__OBJECTIVE__.
Render every line of the rows below as its own item in a single numbered list, leaving out the blank lines.

===== AVAILABLE RECORDS =====

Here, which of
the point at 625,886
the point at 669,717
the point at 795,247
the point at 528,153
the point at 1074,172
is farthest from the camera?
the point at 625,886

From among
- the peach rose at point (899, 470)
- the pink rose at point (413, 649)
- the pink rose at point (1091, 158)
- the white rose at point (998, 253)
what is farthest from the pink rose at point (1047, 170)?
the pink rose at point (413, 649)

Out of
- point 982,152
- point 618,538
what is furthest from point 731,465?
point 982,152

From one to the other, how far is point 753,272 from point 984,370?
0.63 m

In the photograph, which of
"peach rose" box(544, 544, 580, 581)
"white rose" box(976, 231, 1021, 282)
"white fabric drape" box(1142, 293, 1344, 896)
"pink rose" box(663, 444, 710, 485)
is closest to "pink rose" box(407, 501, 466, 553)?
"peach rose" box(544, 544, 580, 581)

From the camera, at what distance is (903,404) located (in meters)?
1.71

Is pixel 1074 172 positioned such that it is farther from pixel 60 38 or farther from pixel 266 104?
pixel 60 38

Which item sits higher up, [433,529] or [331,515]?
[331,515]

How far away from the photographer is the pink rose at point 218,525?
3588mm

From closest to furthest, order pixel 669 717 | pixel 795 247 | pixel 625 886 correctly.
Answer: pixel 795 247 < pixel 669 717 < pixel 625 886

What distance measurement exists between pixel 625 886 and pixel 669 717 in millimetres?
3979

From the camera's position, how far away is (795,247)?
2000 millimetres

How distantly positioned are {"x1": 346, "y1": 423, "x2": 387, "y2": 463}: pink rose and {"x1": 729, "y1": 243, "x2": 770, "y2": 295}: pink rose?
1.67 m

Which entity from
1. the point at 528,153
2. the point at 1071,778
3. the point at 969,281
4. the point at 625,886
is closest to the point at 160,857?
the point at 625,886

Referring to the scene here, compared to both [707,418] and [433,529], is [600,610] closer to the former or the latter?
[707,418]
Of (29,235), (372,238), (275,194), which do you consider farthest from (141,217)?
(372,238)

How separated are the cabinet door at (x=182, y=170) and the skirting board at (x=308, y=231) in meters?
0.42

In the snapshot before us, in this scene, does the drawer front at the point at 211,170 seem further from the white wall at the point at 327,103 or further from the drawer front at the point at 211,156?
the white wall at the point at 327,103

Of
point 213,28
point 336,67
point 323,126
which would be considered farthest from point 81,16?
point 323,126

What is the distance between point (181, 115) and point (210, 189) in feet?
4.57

=====

__TASK RESULT__.
1. Here, which of
2. the point at 625,886
3. the point at 669,717
4. the point at 795,247
5. the point at 528,153
6. the point at 1074,172
7. is farthest from the camera?
8. the point at 625,886
9. From among
10. - the peach rose at point (899, 470)
11. - the pink rose at point (413, 649)
12. - the pink rose at point (1091, 158)
13. - the white rose at point (998, 253)
14. what is farthest from the pink rose at point (1047, 170)?
15. the pink rose at point (413, 649)
16. Out of
17. - point 982,152
18. - point 618,538
19. what is furthest from point 731,465?
20. point 982,152
21. From one to the other, how far is point 753,272 from point 984,370?
22. 0.63 m
23. In the photograph, which of
24. "peach rose" box(544, 544, 580, 581)
25. "white rose" box(976, 231, 1021, 282)
26. "white fabric drape" box(1142, 293, 1344, 896)
27. "pink rose" box(663, 444, 710, 485)
28. is closest to "pink rose" box(407, 501, 466, 553)?
29. "peach rose" box(544, 544, 580, 581)
30. From the camera, at what distance is (903,404) located (in meters)?
31. 1.71
32. Is pixel 1074 172 positioned such that it is farther from pixel 60 38 or farther from pixel 266 104?
33. pixel 60 38
34. Which item sits higher up, [433,529] or [331,515]?
35. [331,515]
36. How far away from the photographer is the pink rose at point 218,525?
37. 3588mm
38. From closest to furthest, order pixel 669 717 | pixel 795 247 | pixel 625 886 correctly.
39. Answer: pixel 795 247 < pixel 669 717 < pixel 625 886
40. What distance measurement exists between pixel 625 886 and pixel 669 717 in millimetres?
41. 3979
42. From the camera's position, how far away is (795,247)?
43. 2000 millimetres
44. How distantly positioned are {"x1": 346, "y1": 423, "x2": 387, "y2": 463}: pink rose and {"x1": 729, "y1": 243, "x2": 770, "y2": 295}: pink rose?
45. 1.67 m
46. Which entity from
47. 1. the point at 528,153
48. 2. the point at 1071,778
49. 3. the point at 969,281
50. 4. the point at 625,886
51. is closest to the point at 160,857?
52. the point at 625,886
53. Referring to the scene here, compared to both [707,418] and [433,529], is [600,610] closer to the former or the latter?
54. [707,418]
55. Of (29,235), (372,238), (275,194), which do you consider farthest from (141,217)?
56. (372,238)
57. How separated are the cabinet door at (x=182, y=170) and the skirting board at (x=308, y=231) in meters?
58. 0.42
59. In the snapshot before us, in this scene, does the drawer front at the point at 211,170 seem further from the white wall at the point at 327,103 or further from the drawer front at the point at 211,156?
60. the white wall at the point at 327,103
61. Of
62. point 213,28
63. point 336,67
64. point 323,126
65. which would be considered farthest from point 81,16?
66. point 323,126
67. What is the distance between point (181, 115) and point (210, 189) in feet?
68. 4.57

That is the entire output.